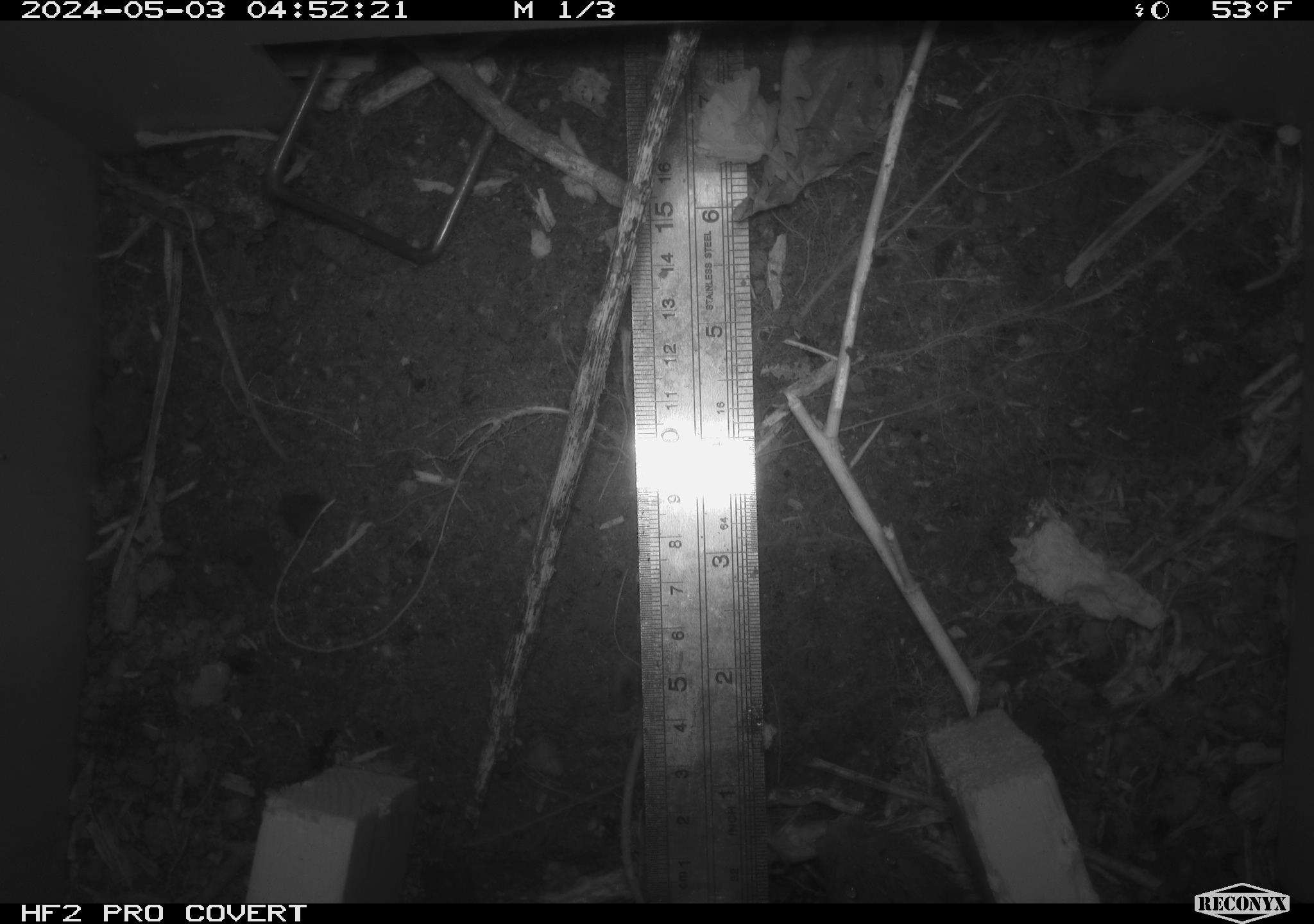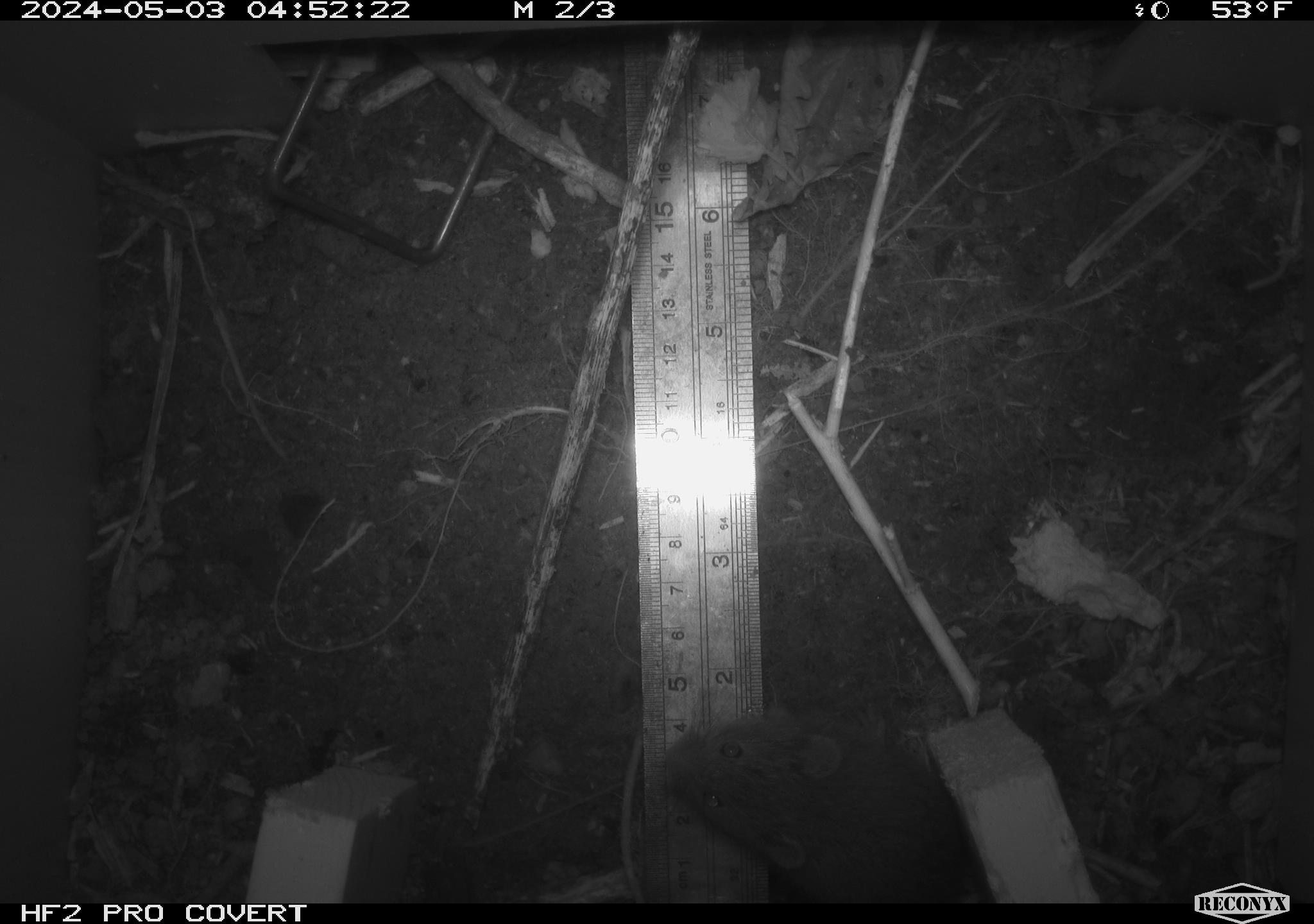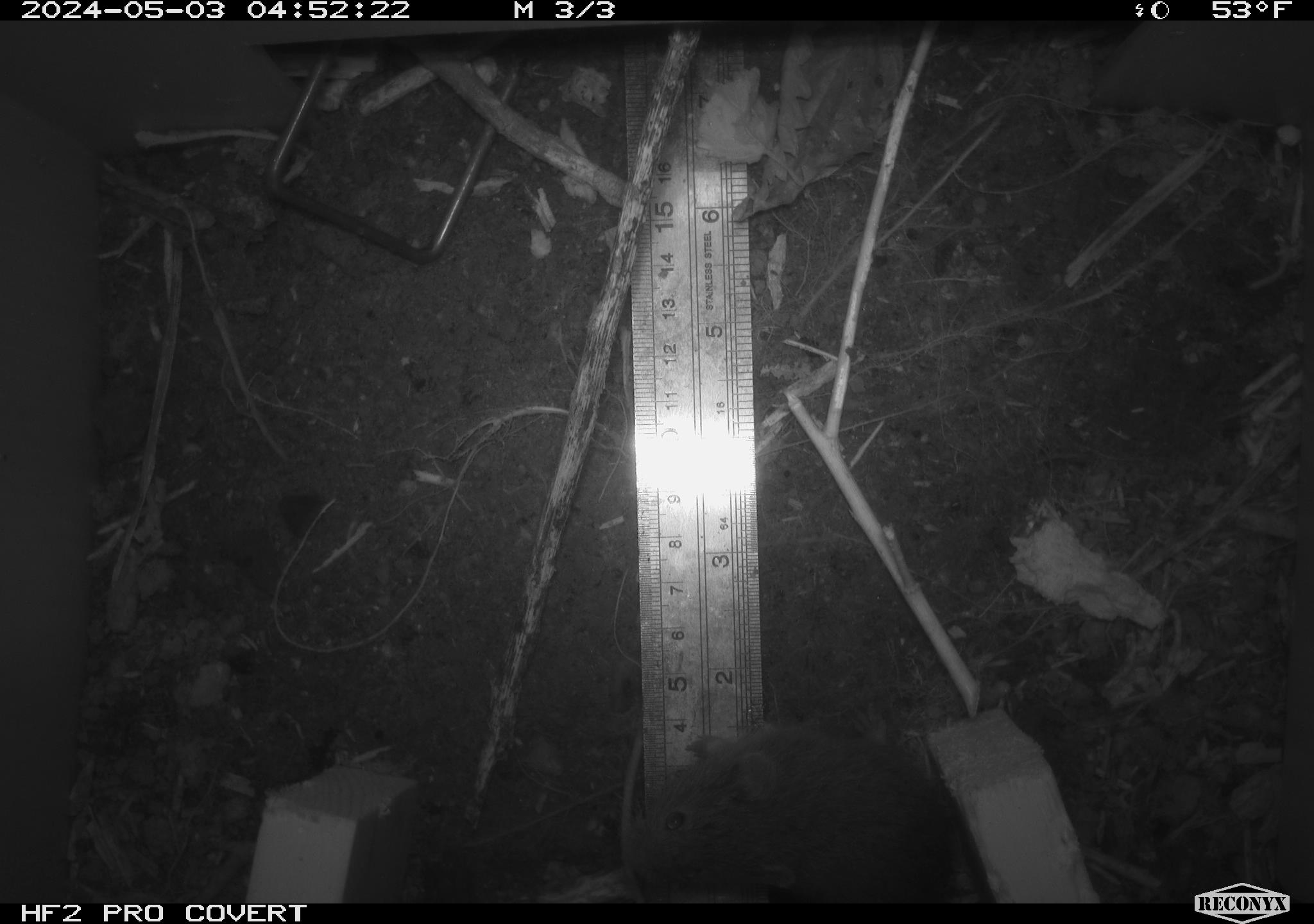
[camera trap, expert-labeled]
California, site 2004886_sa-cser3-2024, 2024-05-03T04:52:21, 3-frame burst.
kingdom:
◇ ◇ ◇ ◇ ◇ ◇ ◇
**Directions**: Wherever a picture appears in the listing above, drop it, and restate the rest exactly.

**Solution**:
[camera trap, expert-labeled]
California, site 2004886_sa-cser3-2024, 2024-05-03T04:52:21, 3-frame burst.
kingdom:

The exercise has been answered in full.